On Wed, Jan 29, 2020 at 2:14 PM Kamil Breguła <ka...@polidea.com>
wrote:

> white
> blue = [blue_a, blue_b, blue_c]
> green = [green_a, green_b, green_c]
> yellow = [yellow_a, yellow_b]
>
> cross_downstream(from_tasks=[white], to_tasks=[blue])
> cross_downstream(from_tasks=blue, to_tasks=green)
> cross_downstream(from_tasks=green to_tasks=yellow)
>
> This should create the required network of dependencies between tasks.
>
> Here is visualization available:
> https://imgur.com/a/2jqyqQO
>
> This is the easiest solution and in my opinion the correct one.
> However, if you don't want a dependencies then you can create a new
> schedule rule by editing the BaseOperator.deps property.
>

-- 
This electronic message is intended only for the named 
recipient, and may 
contain information that is confidential or 
privileged. If you are not the 
intended recipient, you are 
hereby notified that any disclosure, copying, 
distribution or 
use of the contents of this message is strictly 
prohibited. If 
you have received this message in error or are not the 
named
recipient, please notify us immediately by contacting the 
sender at 
the electronic mail address noted above, and delete 
and destroy all copies 
of this message.
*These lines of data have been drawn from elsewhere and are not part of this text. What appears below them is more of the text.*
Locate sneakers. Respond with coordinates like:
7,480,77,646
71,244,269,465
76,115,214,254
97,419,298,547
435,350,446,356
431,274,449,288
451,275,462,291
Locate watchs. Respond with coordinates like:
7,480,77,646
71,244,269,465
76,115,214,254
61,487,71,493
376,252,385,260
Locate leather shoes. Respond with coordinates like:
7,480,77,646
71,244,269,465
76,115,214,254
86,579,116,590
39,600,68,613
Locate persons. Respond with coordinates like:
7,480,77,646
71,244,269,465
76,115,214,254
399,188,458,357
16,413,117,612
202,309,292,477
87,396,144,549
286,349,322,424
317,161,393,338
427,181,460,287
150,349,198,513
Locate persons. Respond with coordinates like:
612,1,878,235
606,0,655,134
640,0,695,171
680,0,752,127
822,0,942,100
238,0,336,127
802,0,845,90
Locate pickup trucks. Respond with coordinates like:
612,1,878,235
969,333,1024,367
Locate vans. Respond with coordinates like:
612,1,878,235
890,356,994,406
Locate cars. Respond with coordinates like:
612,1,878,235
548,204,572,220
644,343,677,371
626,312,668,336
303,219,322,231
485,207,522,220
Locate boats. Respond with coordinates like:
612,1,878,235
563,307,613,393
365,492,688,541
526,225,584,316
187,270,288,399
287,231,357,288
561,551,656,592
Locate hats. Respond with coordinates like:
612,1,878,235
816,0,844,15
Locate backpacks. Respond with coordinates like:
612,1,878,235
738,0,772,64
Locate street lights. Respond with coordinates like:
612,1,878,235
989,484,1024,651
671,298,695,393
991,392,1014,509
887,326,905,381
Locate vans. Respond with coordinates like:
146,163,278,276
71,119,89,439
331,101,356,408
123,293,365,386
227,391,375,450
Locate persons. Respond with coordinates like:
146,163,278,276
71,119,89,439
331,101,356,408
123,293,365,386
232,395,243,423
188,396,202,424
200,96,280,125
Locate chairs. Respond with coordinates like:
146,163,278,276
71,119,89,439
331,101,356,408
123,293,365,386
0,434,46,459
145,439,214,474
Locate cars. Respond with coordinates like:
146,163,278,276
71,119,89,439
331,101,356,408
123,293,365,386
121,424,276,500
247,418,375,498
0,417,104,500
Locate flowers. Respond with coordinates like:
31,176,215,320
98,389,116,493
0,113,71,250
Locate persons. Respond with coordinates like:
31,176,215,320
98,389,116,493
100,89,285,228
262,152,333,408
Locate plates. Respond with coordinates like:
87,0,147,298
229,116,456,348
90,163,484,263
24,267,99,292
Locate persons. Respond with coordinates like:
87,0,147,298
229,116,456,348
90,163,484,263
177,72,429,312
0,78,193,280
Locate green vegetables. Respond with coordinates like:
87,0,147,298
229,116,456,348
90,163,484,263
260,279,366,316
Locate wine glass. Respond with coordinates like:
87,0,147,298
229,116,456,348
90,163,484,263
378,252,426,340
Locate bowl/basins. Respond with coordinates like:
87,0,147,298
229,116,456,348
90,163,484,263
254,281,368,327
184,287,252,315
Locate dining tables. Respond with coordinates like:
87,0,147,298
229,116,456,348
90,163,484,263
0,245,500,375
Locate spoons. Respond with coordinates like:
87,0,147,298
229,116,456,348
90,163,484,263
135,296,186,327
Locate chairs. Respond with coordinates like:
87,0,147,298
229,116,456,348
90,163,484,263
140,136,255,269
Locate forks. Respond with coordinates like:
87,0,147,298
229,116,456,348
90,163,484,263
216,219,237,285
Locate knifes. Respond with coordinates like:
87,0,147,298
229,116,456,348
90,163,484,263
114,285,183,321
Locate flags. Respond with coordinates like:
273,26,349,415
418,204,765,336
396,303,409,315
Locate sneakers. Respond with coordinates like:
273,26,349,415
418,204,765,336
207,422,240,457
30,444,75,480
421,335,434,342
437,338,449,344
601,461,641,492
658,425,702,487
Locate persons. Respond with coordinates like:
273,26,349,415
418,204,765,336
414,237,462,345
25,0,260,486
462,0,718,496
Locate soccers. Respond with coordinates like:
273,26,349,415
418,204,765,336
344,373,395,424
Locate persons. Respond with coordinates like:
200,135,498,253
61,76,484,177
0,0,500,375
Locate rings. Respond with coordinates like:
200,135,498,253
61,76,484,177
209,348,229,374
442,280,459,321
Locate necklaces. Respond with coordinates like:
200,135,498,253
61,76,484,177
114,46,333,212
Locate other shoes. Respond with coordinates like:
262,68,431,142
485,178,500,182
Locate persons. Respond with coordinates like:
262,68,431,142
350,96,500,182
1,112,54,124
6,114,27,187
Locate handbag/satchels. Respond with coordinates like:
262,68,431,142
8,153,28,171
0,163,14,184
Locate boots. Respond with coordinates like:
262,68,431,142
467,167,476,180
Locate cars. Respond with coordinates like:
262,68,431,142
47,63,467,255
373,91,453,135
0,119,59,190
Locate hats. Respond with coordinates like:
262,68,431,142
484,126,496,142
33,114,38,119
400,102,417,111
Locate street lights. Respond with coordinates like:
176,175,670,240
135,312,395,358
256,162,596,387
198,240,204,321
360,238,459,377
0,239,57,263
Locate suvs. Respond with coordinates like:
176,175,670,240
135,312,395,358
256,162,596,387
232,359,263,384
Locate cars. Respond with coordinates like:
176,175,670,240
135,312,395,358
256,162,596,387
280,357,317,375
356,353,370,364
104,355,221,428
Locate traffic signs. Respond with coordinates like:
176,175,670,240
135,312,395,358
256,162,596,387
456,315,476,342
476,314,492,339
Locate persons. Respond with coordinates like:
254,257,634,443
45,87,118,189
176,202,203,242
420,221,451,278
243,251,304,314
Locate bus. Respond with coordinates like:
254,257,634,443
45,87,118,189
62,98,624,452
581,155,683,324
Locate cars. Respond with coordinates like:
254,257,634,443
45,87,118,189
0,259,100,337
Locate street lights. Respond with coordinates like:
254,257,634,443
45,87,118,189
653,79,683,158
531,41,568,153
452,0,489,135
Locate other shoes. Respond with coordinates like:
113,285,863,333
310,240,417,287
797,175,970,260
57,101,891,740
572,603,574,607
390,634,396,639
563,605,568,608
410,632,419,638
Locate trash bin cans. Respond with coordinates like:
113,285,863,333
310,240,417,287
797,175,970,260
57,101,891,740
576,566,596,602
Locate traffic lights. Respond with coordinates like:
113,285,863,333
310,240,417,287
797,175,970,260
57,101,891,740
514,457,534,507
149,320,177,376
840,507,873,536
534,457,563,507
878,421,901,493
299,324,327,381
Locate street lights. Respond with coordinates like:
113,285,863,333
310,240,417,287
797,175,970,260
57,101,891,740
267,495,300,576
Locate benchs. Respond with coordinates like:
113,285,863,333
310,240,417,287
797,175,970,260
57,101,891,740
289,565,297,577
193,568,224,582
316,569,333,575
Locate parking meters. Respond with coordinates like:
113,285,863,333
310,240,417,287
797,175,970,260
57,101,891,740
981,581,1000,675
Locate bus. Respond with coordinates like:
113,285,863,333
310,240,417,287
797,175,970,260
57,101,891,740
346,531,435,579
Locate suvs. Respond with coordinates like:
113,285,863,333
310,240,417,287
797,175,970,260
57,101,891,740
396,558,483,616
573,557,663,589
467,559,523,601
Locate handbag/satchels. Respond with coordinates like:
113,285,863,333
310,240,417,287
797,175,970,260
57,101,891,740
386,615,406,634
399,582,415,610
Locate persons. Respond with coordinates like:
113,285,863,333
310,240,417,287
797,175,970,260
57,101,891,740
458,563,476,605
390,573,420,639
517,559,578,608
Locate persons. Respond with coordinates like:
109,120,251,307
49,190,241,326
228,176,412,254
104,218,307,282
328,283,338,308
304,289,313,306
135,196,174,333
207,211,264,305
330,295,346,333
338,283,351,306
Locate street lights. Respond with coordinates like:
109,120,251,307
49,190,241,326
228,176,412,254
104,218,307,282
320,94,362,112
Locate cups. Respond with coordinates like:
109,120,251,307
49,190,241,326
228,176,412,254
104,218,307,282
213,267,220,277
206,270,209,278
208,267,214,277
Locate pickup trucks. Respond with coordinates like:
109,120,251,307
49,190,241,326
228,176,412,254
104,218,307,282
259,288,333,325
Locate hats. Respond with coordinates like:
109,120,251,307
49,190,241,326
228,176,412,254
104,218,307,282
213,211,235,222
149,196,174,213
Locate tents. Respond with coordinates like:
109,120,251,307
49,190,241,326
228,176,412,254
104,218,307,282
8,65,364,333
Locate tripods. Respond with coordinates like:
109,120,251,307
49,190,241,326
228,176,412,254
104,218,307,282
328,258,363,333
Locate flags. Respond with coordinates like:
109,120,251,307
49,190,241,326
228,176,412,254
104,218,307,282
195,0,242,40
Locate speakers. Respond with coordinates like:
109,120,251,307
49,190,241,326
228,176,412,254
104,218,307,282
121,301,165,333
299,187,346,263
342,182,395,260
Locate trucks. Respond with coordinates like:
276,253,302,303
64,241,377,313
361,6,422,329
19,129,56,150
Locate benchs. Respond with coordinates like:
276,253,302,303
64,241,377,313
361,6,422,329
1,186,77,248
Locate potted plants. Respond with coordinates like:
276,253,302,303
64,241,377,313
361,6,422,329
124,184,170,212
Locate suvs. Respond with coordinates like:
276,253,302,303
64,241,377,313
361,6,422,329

Thank you.

Re: Way to designate certain set of airflow tasks to run before others (order invariant)?

Posted by Kamil Breguła <ka...@polidea.com>.
white
blue = [blue_a, blue_b, blue_c]
green = [green_a, green_b, green_c]
yellow = [yellow_a, yellow_b]

cross_downstream(from_tasks=[white], to_tasks=[blue])
cross_downstream(from_tasks=blue, to_tasks=green)
cross_downstream(from_tasks=green to_tasks=yellow)

This should create the required network of dependencies between tasks.

Here is visualization available:
https://imgur.com/a/2jqyqQO

This is the easiest solution and in my opinion the correct one.
However, if you don't want a dependencies then you can create a new
schedule rule by editing the BaseOperator.deps property.